CONDENSE_QUESTION_PROMPT = PromptTemplate.from_template(
    """
      Given the following conversation and follow up question, rephrase the following  following follow up question
      to be a standalone question.

      {chat_history}
      Follow up Input: {question}
      Standalone questions:
    """
)

qa = ConversationalRetrievalChain.from_llm(llm=llm, retriever=db.as_retriever(), condense_question_prompt= CONDENSE_QUESTION_PROMPT,
                                           return_source_documents=True, verbose=False)

In [None]:
chat_history= []
query = "Tell about the Person what did he do and what are his top skills ?."
result = qa.invoke(input =
          {
              "question":query,
              "chat_history": chat_history
          })

print(result["answer"])

 The person, Arush Ahmad, is an AI/ML engineer with 3+ years of experience delivering production-ready systems in NLP, computer vision, and LLM applications. He started as a Full-Stack Engineer before transitioning into AI/ML and has experience in reducing manual review by 60% and building a GPT-3 powered fitness assistant with Django REST. His top skills include PyTorch, Hugging Face, LangChain, RAG, FAISS, OpenCV, OCR, YOLOv5, Transformers, NLP, and CV. He also has experience with backend and APIs such as FastAPI, Django REST, React.js, Node.js, .NET Core/MVC, and tools like Docker, Azure ML, GCP Vertex AI, Git, and CI/CD. He is based in Lahore, Pakistan and his contact information can be found on his GitHub and LinkedIn profiles.


In [None]:
chat_history= []
query = "What projects are done and in what domain ?."
result = qa.invoke(input =
          {
              "question":query,
              "chat_history": chat_history
          })

print(result["answer"])

 From the context, it appears that the individual has worked on various AI and ML projects in the domains of NLP, computer vision, and LLM applications. They have also contributed to projects involving YOLO-based disease/tower component detection and OCR preprocessing workflows.
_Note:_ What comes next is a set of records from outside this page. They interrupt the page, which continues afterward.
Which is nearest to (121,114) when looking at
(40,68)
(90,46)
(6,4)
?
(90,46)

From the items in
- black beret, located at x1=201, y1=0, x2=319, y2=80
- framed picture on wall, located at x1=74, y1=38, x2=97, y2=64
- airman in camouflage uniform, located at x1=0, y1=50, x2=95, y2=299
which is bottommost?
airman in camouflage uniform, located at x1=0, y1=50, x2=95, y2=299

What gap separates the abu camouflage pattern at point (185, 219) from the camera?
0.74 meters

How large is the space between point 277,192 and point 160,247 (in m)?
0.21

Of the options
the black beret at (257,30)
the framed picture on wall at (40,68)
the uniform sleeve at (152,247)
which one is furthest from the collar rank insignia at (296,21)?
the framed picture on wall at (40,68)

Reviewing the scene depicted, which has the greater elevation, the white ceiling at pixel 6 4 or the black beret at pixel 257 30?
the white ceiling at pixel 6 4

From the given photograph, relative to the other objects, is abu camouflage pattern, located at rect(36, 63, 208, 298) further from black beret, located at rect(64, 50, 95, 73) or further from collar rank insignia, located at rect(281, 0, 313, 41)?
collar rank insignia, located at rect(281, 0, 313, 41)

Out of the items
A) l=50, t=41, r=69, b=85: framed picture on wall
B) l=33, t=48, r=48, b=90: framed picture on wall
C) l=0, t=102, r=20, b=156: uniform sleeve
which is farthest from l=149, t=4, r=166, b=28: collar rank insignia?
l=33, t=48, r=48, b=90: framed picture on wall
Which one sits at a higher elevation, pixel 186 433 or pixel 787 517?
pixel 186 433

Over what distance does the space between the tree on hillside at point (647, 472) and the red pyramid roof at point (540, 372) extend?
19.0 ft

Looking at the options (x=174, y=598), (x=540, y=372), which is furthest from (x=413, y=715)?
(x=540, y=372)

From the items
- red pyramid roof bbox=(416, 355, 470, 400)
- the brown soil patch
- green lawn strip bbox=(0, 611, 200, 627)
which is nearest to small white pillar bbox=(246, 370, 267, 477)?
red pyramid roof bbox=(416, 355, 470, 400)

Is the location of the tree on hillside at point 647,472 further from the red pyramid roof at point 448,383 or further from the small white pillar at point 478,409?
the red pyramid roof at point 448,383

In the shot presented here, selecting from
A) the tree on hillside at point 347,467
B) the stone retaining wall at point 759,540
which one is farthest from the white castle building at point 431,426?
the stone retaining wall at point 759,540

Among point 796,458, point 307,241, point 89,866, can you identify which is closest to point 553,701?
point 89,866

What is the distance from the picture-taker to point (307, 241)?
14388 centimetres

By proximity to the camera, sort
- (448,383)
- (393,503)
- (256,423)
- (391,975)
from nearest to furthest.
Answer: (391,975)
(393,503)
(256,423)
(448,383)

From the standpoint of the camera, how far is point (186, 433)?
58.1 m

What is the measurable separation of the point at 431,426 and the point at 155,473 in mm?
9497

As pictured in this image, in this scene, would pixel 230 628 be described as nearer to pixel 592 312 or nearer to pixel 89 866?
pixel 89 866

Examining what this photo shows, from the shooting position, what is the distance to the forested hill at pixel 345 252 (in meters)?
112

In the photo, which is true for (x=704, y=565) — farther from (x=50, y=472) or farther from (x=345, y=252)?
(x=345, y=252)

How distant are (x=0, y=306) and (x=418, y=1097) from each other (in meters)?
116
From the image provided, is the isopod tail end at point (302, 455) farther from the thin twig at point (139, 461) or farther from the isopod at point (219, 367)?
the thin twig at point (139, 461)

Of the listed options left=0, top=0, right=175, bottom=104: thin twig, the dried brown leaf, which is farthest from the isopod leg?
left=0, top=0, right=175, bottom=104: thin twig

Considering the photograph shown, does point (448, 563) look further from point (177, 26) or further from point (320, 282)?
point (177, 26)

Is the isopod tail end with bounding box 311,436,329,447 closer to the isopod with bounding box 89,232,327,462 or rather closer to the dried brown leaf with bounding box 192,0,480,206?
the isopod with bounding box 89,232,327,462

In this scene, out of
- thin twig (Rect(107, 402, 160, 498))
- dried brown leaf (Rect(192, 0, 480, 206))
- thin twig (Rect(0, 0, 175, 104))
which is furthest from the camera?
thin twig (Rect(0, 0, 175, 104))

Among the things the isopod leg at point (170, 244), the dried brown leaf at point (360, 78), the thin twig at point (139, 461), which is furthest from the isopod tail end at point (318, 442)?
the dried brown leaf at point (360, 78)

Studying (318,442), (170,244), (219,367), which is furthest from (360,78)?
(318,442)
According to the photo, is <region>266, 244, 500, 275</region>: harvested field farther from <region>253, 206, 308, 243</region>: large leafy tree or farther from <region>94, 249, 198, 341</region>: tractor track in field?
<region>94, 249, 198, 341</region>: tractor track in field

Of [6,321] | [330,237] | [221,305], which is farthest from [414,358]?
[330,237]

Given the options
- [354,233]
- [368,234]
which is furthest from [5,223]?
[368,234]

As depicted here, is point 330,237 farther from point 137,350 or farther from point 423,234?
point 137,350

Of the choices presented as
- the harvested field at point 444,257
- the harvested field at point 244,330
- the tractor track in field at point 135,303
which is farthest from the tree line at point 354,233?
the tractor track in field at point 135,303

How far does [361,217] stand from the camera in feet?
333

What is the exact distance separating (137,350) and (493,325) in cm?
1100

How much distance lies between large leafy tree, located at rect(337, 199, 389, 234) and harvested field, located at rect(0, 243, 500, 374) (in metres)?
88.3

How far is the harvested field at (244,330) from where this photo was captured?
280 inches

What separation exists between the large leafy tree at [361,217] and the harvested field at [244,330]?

Additionally, they have also worked on 20+ AI projects in various areas such as classification, sentiment analysis, regression, and OCR APIs.


In [None]:
chat_history= []
query = "Can you tell more about the OCR Project work done, what models used and what impact was created?. Only tell about OCR."
result = qa.invoke(input =
          {
              "question":query,
              "chat_history": chat_history
          })

print(result["answer"])

 From the information provided, it appears that the individual worked on OCR projects while interning at I C R L Labs, K I C S, U E T, and also as a freelance developer on Fiverr. They mention building and deploying OCR engines, specifically a Urdu OCR engine using a CNN-LSTM model with 98% accuracy. As an AI/ML engineer and NLP specialist, they also mention leading a team in achieving 98% accuracy for OCR engines for Urdu, Arabic, and Farsi while working as an AI research officer at the Center of Language Engineering in Lahore. They also mention reducing CER (Character Error Rate) from 3.4% to 2.3%. However, there is no mention of the specific models used in these projects.